Humza Yousaf resigns as First Minister of Scotland

Scotland's First Minister, Humza Yousaf, resigned on Monday in the latest setback for his Scottish National Party, which has been engulfed in a slow-burn crisis over a funding scandal that erupted after his Popular leader Nicola Sturgeon resigned last year.

Yousaf's departure had looked increasingly inevitable after he gambled on a power-sharing deal with the Scottish Green Party last week, angering its leaders and leaving him at the head of a minority government with no obvious allies. His opponents then pushed for two motions of no confidence, which were due to be tabled by the end of the week.

After exploring his options over several difficult days, Yousaf, who was Scotland's first Muslim leader, said he would resign in a speech on Monday at Bute House in Edinburgh, the official residence of Scotland's first minister.

“After spending the weekend reflecting on what is best for my party, for the government and for the country I lead, I have concluded that restoring our relationship across political divides can only be done with someone else at the helm,” Yousaf said in a brief and sometimes emotional statement.

He added: “It is my intention to continue as prime minister until my successor is elected.”

His resignation came just over a year into leading the SNP, which has dominated the country's politics for more than a decade and is campaigning for Scottish independence.

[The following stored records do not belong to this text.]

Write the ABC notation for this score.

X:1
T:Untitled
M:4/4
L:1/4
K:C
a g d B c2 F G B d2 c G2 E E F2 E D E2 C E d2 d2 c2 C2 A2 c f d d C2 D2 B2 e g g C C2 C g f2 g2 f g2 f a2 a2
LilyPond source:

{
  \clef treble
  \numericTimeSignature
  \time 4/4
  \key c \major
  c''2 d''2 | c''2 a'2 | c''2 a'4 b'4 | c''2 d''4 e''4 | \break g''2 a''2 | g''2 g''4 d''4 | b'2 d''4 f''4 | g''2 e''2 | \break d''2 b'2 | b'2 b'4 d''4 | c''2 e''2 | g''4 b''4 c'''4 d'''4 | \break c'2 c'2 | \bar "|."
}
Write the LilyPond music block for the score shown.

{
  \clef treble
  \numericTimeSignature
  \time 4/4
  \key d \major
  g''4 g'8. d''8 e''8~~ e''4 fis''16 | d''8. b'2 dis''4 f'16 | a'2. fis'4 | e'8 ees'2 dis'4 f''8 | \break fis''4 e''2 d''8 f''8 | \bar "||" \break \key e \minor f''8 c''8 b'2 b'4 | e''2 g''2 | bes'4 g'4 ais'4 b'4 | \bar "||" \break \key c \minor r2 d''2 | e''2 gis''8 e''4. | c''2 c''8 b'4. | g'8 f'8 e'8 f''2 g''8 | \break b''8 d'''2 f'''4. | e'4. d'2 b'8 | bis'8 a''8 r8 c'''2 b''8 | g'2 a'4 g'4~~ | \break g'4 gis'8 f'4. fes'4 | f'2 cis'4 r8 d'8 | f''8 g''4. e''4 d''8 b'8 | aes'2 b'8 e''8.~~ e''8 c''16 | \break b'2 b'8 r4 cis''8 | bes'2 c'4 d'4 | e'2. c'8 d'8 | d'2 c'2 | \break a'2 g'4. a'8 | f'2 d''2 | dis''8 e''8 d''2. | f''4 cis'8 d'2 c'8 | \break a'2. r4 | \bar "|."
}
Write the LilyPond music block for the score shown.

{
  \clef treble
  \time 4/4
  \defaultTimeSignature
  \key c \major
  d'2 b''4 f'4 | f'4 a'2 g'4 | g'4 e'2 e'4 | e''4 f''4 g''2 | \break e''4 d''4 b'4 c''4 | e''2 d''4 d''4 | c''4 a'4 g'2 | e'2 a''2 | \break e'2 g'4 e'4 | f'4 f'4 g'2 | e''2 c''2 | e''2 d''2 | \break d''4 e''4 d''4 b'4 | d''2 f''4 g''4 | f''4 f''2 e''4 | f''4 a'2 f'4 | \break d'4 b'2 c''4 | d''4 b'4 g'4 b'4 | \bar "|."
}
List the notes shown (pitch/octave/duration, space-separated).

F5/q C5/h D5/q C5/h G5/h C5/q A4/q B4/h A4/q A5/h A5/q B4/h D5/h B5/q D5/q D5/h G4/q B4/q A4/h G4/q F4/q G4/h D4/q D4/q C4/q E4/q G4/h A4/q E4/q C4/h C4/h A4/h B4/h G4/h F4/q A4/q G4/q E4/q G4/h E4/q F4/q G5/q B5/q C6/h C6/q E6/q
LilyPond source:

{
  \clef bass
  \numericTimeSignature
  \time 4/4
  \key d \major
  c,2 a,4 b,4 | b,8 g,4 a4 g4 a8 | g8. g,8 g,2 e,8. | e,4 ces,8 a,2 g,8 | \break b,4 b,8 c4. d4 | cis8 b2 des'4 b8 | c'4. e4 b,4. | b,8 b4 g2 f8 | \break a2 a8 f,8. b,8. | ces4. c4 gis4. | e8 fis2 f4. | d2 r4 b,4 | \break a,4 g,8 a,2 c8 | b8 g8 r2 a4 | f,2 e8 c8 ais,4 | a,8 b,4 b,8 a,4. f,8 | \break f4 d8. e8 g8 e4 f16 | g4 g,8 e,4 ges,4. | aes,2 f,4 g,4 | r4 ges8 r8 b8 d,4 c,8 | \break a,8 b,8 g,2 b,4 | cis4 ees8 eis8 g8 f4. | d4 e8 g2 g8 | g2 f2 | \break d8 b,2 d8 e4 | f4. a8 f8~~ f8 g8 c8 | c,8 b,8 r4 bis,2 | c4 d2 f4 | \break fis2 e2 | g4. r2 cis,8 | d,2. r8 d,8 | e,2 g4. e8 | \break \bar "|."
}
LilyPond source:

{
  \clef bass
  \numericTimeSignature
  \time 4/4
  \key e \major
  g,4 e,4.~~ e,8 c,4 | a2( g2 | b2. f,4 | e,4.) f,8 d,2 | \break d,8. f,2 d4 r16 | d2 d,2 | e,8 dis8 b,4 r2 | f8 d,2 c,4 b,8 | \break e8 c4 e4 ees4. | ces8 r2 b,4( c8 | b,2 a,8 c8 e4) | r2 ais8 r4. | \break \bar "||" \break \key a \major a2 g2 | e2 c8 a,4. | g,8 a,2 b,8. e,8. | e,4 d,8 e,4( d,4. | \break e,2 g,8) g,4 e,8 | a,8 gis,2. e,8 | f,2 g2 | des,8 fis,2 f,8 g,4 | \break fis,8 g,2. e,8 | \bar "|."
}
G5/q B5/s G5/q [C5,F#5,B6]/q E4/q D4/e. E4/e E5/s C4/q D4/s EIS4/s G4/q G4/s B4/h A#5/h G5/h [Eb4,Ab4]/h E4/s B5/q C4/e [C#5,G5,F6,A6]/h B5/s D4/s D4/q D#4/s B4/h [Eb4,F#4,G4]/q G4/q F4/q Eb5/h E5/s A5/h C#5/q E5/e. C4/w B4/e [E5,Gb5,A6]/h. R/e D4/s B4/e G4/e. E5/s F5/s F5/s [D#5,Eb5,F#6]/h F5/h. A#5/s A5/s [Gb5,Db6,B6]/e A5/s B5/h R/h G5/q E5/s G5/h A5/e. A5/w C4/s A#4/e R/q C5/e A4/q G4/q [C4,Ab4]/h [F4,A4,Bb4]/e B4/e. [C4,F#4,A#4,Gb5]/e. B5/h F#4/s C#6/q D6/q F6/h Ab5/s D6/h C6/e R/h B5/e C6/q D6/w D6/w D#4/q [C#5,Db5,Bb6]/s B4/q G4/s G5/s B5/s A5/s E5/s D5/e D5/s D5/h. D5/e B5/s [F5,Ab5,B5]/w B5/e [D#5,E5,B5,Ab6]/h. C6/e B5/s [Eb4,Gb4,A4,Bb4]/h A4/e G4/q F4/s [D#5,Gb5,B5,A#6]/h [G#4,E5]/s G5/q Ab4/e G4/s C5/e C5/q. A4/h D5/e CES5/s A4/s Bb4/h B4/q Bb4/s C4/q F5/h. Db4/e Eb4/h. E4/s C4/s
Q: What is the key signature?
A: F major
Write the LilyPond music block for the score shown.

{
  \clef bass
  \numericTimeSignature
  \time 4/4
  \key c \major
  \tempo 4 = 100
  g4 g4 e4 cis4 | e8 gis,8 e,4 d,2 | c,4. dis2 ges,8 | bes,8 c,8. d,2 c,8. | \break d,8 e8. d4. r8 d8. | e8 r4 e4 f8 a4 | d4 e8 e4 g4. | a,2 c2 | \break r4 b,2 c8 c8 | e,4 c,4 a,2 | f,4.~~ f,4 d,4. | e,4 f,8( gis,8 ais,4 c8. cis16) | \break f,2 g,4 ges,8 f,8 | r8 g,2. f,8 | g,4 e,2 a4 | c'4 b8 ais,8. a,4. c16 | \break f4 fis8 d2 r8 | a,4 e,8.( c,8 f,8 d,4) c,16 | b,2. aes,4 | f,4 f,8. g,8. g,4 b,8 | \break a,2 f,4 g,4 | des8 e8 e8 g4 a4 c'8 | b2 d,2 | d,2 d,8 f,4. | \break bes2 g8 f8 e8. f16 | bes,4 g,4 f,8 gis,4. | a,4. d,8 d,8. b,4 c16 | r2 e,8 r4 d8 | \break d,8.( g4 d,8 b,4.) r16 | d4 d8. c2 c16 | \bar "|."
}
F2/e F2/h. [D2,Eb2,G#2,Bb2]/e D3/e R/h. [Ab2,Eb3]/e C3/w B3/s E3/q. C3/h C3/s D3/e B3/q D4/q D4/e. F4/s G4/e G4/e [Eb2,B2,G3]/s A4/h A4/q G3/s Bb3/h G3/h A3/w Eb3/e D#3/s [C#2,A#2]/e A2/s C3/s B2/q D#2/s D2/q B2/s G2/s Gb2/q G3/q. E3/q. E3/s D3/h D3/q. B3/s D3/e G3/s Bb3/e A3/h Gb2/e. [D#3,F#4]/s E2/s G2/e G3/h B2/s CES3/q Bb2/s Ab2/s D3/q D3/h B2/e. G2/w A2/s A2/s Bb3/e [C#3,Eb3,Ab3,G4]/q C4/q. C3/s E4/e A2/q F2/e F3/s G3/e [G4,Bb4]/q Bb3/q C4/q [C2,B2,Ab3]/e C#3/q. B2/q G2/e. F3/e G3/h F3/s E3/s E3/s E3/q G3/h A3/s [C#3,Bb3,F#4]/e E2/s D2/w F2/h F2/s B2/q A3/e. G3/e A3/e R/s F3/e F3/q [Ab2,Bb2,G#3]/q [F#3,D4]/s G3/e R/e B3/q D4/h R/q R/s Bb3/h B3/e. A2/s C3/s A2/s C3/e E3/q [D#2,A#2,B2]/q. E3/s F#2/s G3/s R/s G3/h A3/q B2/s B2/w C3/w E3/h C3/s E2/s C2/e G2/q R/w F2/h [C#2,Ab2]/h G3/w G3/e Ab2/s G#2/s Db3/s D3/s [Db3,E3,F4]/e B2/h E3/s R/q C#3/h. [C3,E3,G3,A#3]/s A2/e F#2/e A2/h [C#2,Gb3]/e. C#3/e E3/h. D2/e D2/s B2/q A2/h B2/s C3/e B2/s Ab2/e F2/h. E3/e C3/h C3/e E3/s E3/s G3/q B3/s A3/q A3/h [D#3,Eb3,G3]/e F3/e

Yousaf took over after the surprise resignation of Ms Sturgeon, a senior figure in British politics, who announced her departure in February last year. At the time Yousaf was seen as the candidate for continuity.

But that became less important when Ms Sturgeon's husband, Peter Murrell, was arrested and subsequently charged with misappropriating funds while he was the party's long-serving chief executive. Ms Sturgeon was also arrested in the same investigation but she has not been charged.

With the funding scandal looming over the SNP, Yousaf has struggled to establish himself as leader, and the crisis has coincided with the fading prospects for a new referendum on Scottish independence, the party's main concern. In a 2014 referendum, Scots voted to remain in the United Kingdom by a majority of 55.3%, and polls suggest that just over half of voters continue to reject independence.

The SNP's problems have been a boon to Britain's main opposition Labor Party, which once dominated Scottish politics but saw its support collapse in the mid-2010s amid growing debate over Scottish independence.

Labour's recent revival in Scotland could yield a number of seats in the general election scheduled for later this year, which would significantly ease party leader Keir Starmer's path to 10 Downing Street, the prime minister's official home British.

But the latest blow to the SNP – Yousaf's resignation – was largely self-inflicted.

The party's power-sharing deal with the Greens, signed by Sturgeon in August 2021, allowed the SNP to retain power after emerging as the largest party in that year's election but failing to gain the absolute majority.

In recent weeks the Greens had become disgruntled after the Scottish Government backed away from a pledge to reduce greenhouse gas emissions by 75% by 2030.

There was also tension between the parties over NHS Scotland's decision to suspend prescribing puberty blockers and other hormone treatments for minors. This followed an independent review of gender services in England by Hilary Cass, a paediatrician.

The Greens had planned to consult their members on whether to remain in the coalition, but last week Yousaf pre-empted that decision by terminating the agreement himself.

He appeared to take it for granted that he could continue to lead a minority government with the tacit support of the Greens, but the peremptory manner in which he struck the deal infuriated the party. When the Scottish Conservative Party forced a vote of no confidence in Yousaf, expected this week, the Greens said they would vote against him.

Labor then called for a vote of confidence in the Scottish Government, presenting two huge hurdles for Yousaf to overcome.

His failure to secure new support underlined the fractious nature of Scottish politics. He could have kept his job if he had reached a deal with Ash Regan, a former rival who left the SNP to join another pro-independence party called Alba. But Alba is led by Alex Salmond, a former first minister and SNP leader who had a spectacular falling out with Ms Sturgeon, his one-time protégé.

The prospect of a deal with Alba appeared too much for the SNP's progressive wing, which left a new form of deal with the Greens as the clearest option to save the government and avoid a premature Scottish election.

But the Greens were in no mood to forgive Yousaf. After finalizing their deal last week, Lorna Slater, co-leader of the Greens, accused the SNP of “an act of cowardice”, adding that Yousaf “could no longer be trusted”.

Mr Yousaf admitted on Monday that he had “clearly underestimated the level of pain and upset” he had caused. “For a minority government to govern effectively and efficiently, trust when working with the opposition is clearly key,” he said.

He added that he was “not willing to trade my values ​​and principles or make deals with anyone simply to maintain power,” paid an emotional tribute to his family and noted that politics is sometimes a “brutal business.”